* **PASSAGE PROVIDED**

It used to be me and another GM alternating games, but the other GM had to take a break so it’s just been me for a while. She doesn’t seem to have any plans to start a new campaign soon, so I guess it’s just me running weekly games for the foreseeable future, which is fine by me.
Right now I’m running two campaigns:
An OSE Dolmenwood hexcrawl for my Saturday group, in which the players are cartographers charged to map out the forest and learn its secrets. Which really is just a good excuse for them to wander around and get into adventures. Dolmenwood is a really great setting, it’s not just your standard D&D-flavour fantasy, it’s really evocative, weird, and fairytale-like. And the books are just so well-written and easy to use, I barely need to prepare anything beyond finding or reskinning the occasional dungeon to drop in at a convenient location.
A Traveller “Milieu 0” campaign for my Sunday group, in which the players are private contractors doing scouting and surveying work of systems which haven’t been visited since the collapse of interstellar civilisation some 1,500 years ago. All set against an exciting backdrop of the formation of the Third Imperium and the interstellar power-shakeup that results. We only just started this a few weeks ago, and have got through the first adventure (a murder mystery in which they had to prove their innocence), and will be picking this up again on the 8th of January with a survey mission.
I really like both OSE and Traveller. They and Call of Cthulhu are definitely up there as my favourite systems.
Of the other systems I’ve run this year:
Ars Magica was just too complicated. I feel you’d need to basically study the rulebook to be able to run or play it without needing to constantly look things up.
Forbidden Lands didn’t click for me. I didn’t like the hexcrawling or stronghold rules, which are basically the only reasons you’d use it over another fantasy system.
Wicked Ones just wasn’t really my thing. Too narrative, actually challenging the players (without just deciding up front that they were going to lose) was really difficult.
Still, I don’t regret trying any of them.

* **COLLECTED MATERIAL**
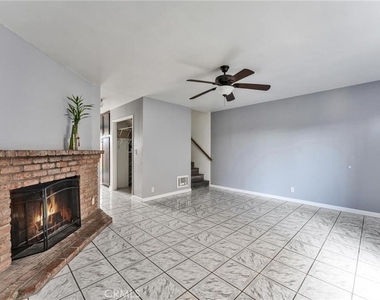 5372 Clairemont Mesa Blvd - Photo Thumbnail 4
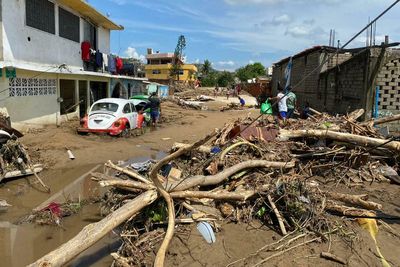 Mexico's Acapulco grows desperate for help after Hurricane Otis ravaged the area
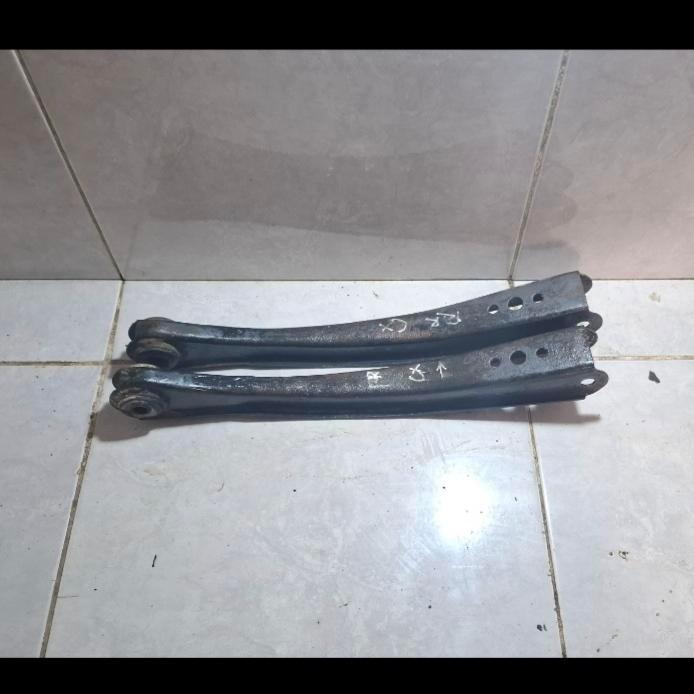 lower arm sayap belakang bagian kanan charade cx g100 winner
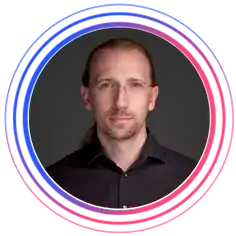 Gynvael Coldwind - keynote speaker cybersecurity Masters & Robots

* **ASSIGNMENT**
Resume the post about running tabletop role-playing campaigns from its final sentence, continuing in the same voice.

* **RESPONSE**
Finally, this year, I switched from Roll20 to Foundry. It felt a bit silly paying $9.99/month to Roll20 to get… frankly, not very much. I’d used Foundry as a player a fair bit, so I decided to take the plunge and try it out as a GM. It worked very well, and I’m now happily self-hosting it.
Miscellaneous
I got back into baking bread this year. I kind of fell out of the habit when flour first became unavailable in 2020, but now I’m making nice loaves of sourdough every week or so. Also, I do sourdough now, previously I used instant yeast.
Here’s my recipe.
Starter
- Mix half cup rye flour and half cup water in a glass jar, lightly cover with a tea towel and leave at room temperature for 24 hours.
- Discard half the mixture, mix in another half cup rye flour and quarter cup water, re-cover and leave for another 24 hours.
- Repeat step 2 for 4 days.
Sourdough
- Prepare dough:
- Mix 6 cups bread flour with 2 cups water, 2.5tsp salt, and half cup starter.
- Lightly cover dough with a tea towel and leave at room temperature overnight.
- Proof:
- Move dough onto a lightly floured tea towel, and shape into a tight ball.
- Leave dough-ball at room temperature for 2 hours.
- Pre-heat oven to 200C with a dutch oven (or cast iron pan) (with lid) inside.
- Bake:
- Move dough ball from tea towel into hot dutch oven (with lid), and bake for 45 minutes.
- Remove lid and continue to bake until golden brown (10 to 15 minutes).
- Remove bread from dutch oven and leave to cool.
If your kitchen is cold, for the proofing step you can fill the sink with warm water, put the tea towel-wrapped dough-ball in a bowl, and float the bowl in the sink.